Thanks Jim will have to check back when I have a day I can get up their.


----------



## BigDaddy300 (Nov 1, 2004)

bigcats28 said:


> meh, i remember a year or two ago the Rock was over 10,000 and the Grand turned into the Nile. Anybody else remember that?


I remember that!!!


----------



## Carpman (May 18, 2005)

I don't even know if the chagrin will be fishable by the weekend. However the rocky and chagrin usually fish first after the floods! But as far as the grand, wait until it gets below 1000 and falling for optimal experience. I mentioned one day to the guy at erie outfitters that I was not going to fish the grand one day because it was at 1400. He replied by saying he knows guys that fish it at 1400. So I guess it can be done, but you probably have to be selective about your holes! 

As for riding jet skis all the way to harpersfield, I think that could be done even around 2500-3000cfm. Sounds like fun, but balllllsy. 

I think this will be the rain we needed to get some numbers in the rocky and v, screw this onesy, twosy crap. Let's catch some fish!


----------



## creekcrawler (Oct 5, 2004)

I remember someone here saying they took an aluminum boat with a motor
up the Cuyahoga to Rockside Road during that high water!
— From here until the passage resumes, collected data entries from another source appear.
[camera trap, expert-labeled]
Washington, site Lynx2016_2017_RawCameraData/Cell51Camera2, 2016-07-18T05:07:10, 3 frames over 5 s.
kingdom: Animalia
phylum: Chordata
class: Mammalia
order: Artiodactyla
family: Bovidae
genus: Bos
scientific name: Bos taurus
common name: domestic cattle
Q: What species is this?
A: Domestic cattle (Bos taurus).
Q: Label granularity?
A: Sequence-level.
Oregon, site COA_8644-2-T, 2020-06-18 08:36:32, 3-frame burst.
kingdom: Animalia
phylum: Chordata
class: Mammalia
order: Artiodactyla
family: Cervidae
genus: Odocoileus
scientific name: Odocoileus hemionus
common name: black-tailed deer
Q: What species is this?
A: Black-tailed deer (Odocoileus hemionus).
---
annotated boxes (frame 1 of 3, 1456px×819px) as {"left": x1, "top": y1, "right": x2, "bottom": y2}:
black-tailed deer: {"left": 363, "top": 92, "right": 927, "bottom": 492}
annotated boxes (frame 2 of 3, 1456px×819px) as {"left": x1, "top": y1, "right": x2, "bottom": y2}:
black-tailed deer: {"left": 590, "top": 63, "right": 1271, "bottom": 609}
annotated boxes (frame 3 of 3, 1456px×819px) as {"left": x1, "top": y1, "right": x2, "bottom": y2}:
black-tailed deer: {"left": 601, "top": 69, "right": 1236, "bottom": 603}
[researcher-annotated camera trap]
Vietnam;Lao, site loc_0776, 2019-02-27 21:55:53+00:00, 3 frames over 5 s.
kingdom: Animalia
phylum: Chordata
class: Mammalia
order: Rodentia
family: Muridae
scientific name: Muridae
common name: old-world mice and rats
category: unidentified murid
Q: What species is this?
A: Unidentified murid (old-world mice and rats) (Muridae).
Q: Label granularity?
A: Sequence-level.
I always thought it would be cool to jet ski up to the rt82 dam....


----------



## Carpman (May 18, 2005)

That would be cool, but comes with some risks! I would rather be in a jet boat or something, like they use on the colorado river!


----------



## BUBBA 10 (Nov 25, 2008)

The Chagrin should be fishable by saturday or sunday it will still be stained but if you fish the right holes you will find fish. the flow might still be a little high but dropping makin it perfect!!


----------



## Carpman (May 18, 2005)

sounds good bubba!


----------